By Alexis Xydias
Nov. 8 (Bloomberg) -- European stocks resumed their losses this week as interest-rate cuts failed to ease concern the economy and corporate earnings will deteriorate.
The Dow Jones Stoxx 600 Index dropped 1.1 percent in the five days, following the steepest weekly gain since 2001 a week earlier. ArcelorMittal sank 13 percent after the world's biggest steelmaker cut production and Lafarge SA slid 9.4 percent as the largest cement producer abandoned its 2010 profit target. Money managers Man Group Plc and 3i Group Plc dropped more than 10 percent after the value of their assets declined.
Europe's Stoxx 600 retreated 2.47 to 219.6, taking this year's loss to 40 percent as almost $700 billion in credit losses dragged down economic growth. Profit concern this week also overshadowed speculation that U.S. President-elect Barack Obama may boost growth with a stimulus package.
``We are only at the beginning of what we anticipate will be a severe earnings downgrade,'' said Simon Davis, London-based chief investment officer for Putnam Investments' international equities team, which oversees about $10 billion. ``Interest-rate cuts help, but act with a lag. More is needed. Buying now, you do have to take the long-term view. Valuations are not a sufficient driver for sustainable outperformance in the short term.''
U.S. reports this week showed the unemployment rate climbed to the highest level since 1994 and service industries contracted the most on record in October as credit dried up and consumers reined in spending.
Borrowing Costs
Policy makers in the euro zone, the U.K., Switzerland and Denmark lowered rates to ease the effects of the global credit squeeze. The Bank of England unexpectedly cut its benchmark lending rate by 1.5 percentage points to the lowest since 1955. The European Central Bank reduced borrowing costs by 50 basis points to 3.25 percent.

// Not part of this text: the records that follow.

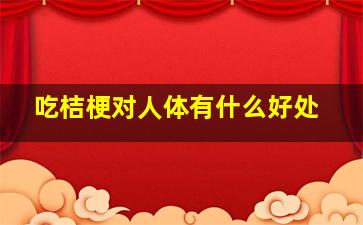 吃桔梗对人体有什么好处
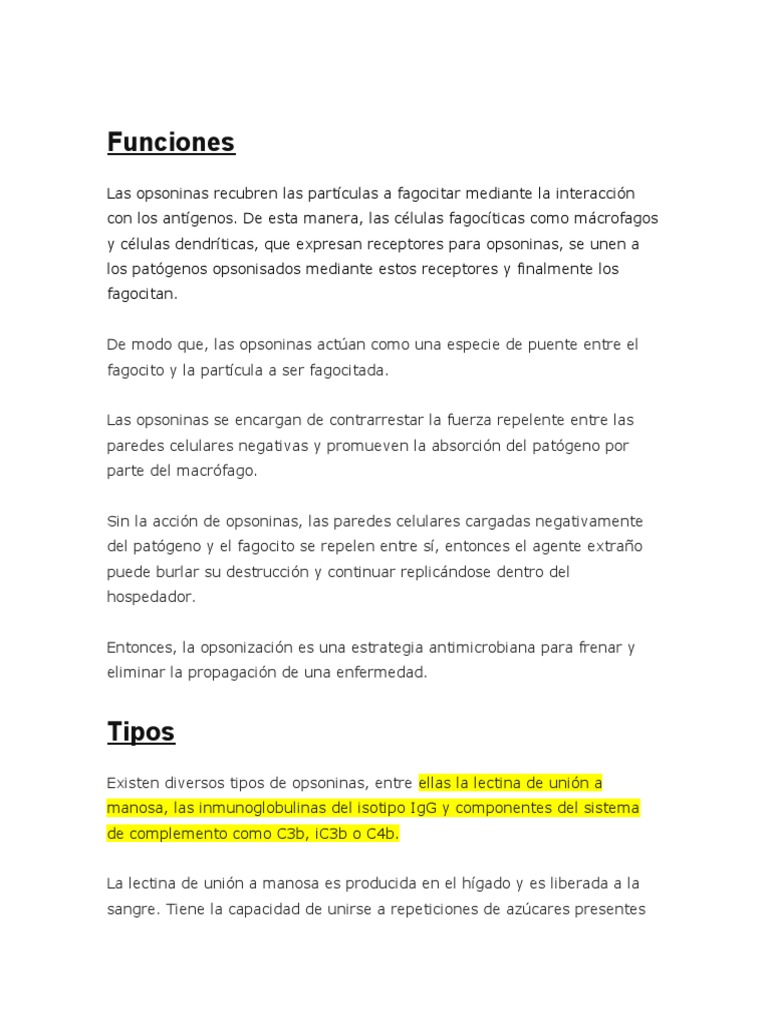 Funciones

Las opsoninas recubren las partículas a fagocitar mediante la interacción con los antígenos. De esta manera, las células fagocíticas como mácrofagos y células dendríticas, que expresan receptores para opsoninas, se unen a los patógenos opsonisados mediante estos receptores y finalmente los fagocitan.

De modo que, las opsoninas actúan como una especie de puente entre el fagocito y la partícula a ser fagocitada.

Las opsoninas se encargan de contrarrestar la fuerza repelente entre las paredes celulares negativas y promueven la absorción del patógeno por parte del macrófago.

Sin la acción de opsoninas, las paredes celulares cargadas negativamente del patógeno y el fagocito se repelen entre sí, entonces el agente extraño puede burlar su destrucción y continuar replicándose dentro del hospedador.

Entonces, la opsonización es una estrategia antimicrobiana para frenar y eliminar la propagación de una enfermedad.

Tipos

Existen diversos tipos de opsoninas, entre ellas la lectina de unión a manosa, las inmunoglobulinas del isotipo IgG y componentes del sistema de complemento como C3b, iC3b o C4b.

La lectina de unión a manosa es producida en el hígado y es liberada a la sangre. Tiene la capacidad de unirse a repeticiones de azúcares presentes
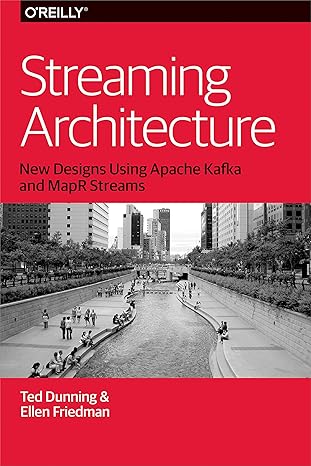 O'REILLY®

Streaming Architecture

New Designs Using Apache Kafka and MapR Streams

Ted Dunning & Ellen Friedman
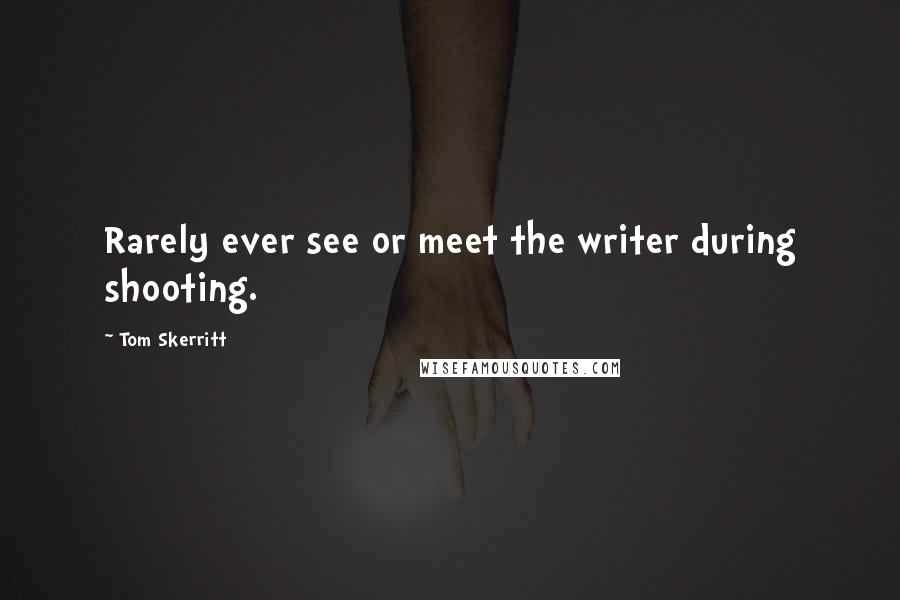 Rarely ever see or meet the writer during shooting.

~ Tom Skerritt

WISEFAMOUSQUOTES.COM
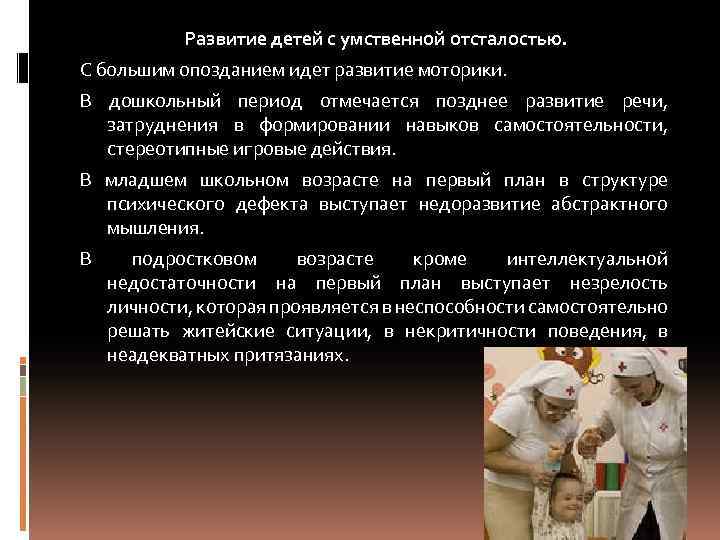 Развитие детей с умственной отсталостью.

С большим опозданием идет развитие моторики.

В дошкольный период отмечается позднее развитие речи, затруднения в формировании навыков самостоятельности, стереотипные игровые действия.

В младшем школьном возрасте на первый план в структуре психического дефекта выступает недоразвитие абстрактного мышления.

В подростковом возрасте кроме интеллектуальной недостаточности на первый план выступает незрелость личности, которая проявляется в неспособности самостоятельно решать житейские ситуации, в некритичности поведения, в неадекватных притязаниях.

Analysts have scaled back their estimates for 2008 profits at Stoxx 600 companies to a 6.8 percent drop, from an 11 increase forecast at the start of the year, according to Bloomberg data.
The European Commission said on Nov. 3 that the region's economy probably entered a recession in the third quarter and trimmed its growth forecast for this year to 1.2 percent from 1.3 percent.
The Stoxx 600 declined 13 percent in October, its worst month since September 2002.
National benchmark indexes fell in seven of 18 western European markets. Germany's DAX Index dropped 1 percent. France's CAC 40 slipped 0.5 percent, while the U.K.'s FTSE 100 advanced 0.3 percent.
Earnings Analysis
Earnings for the 1,123 companies in western Europe that reported quarterly results since Oct. 7 declined 9.1 percent on average, trailing expectations by 7.1 percent, according to Bloomberg data.
The Stoxx 600 is now trading at 9.3 times its members' reported earnings, Bloomberg data show. The measure was valued on Oct. 27 at 7.9 times earnings, the cheapest level since at least January 2002.
ArcelorMittal, based in Luxembourg, tumbled after it doubled production cuts and said earnings will drop as an economic slowdown erodes demand from builders and carmakers. ThyssenKrupp AG, Germany's biggest steelmaker, lost 6.9 percent.
Lafarge fell 9.4 percent. The Paris-based cement maker said it will scale back expansion and widen a disposal program to meet the terms of debt agreements as demand for cement and aggregates slows in the U.S. and Europe. Holcim Ltd., the world's second- largest cement maker, slipped 10 percent.
Asset Values
London-based Man Group slid 23 percent, the worst week since the largest publicly traded hedge-fund manager went public in 1994. Assets under management, which stood at $70.3 billion as of Sept. 30, slipped to begin November at $61 billion, the least since March 2007, the company said. Profit from continuing operations fell more than analysts estimated.
3i Group Plc, also based in London, tumbled 11 percent. Europe's largest publicly traded private equity firm posted its first drop in asset values for five years on stock market declines that eroded investment values.
JCDecaux SA retreated 10 percent. The world's second-biggest seller of outdoor advertising cut its forecast for sales growth and profitability this year as the slowing economy weighs on advertisement spending in the U.K.
Volkswagen AG declined 20 percent as Deutsche Boerse AG, operator of the Frankfurt bourse, cut the stock's weighting in the DAX to 10 percent as of Nov. 3, forcing index trackers to sell the shares. Europe's biggest carmaker now has a weighting of 8.1 percent in the German benchmark, compared with 13.9 percent at the end of last week, according to Bloomberg data.
Automotive companies were the worst performers among 19 industry groups in the Stoxx 600, with a measure for the sector slumping 11 percent.
Premier Foods Plc soared 30 percent. The second-largest U.K. bread baker said Will Carter became the latest company director to purchase shares. Carter, managing director of Premier's Ambient foods unit, bought 26,579 shares for 27.5 pence each on Oct. 31, the St Albans, England-based company said Nov. 4.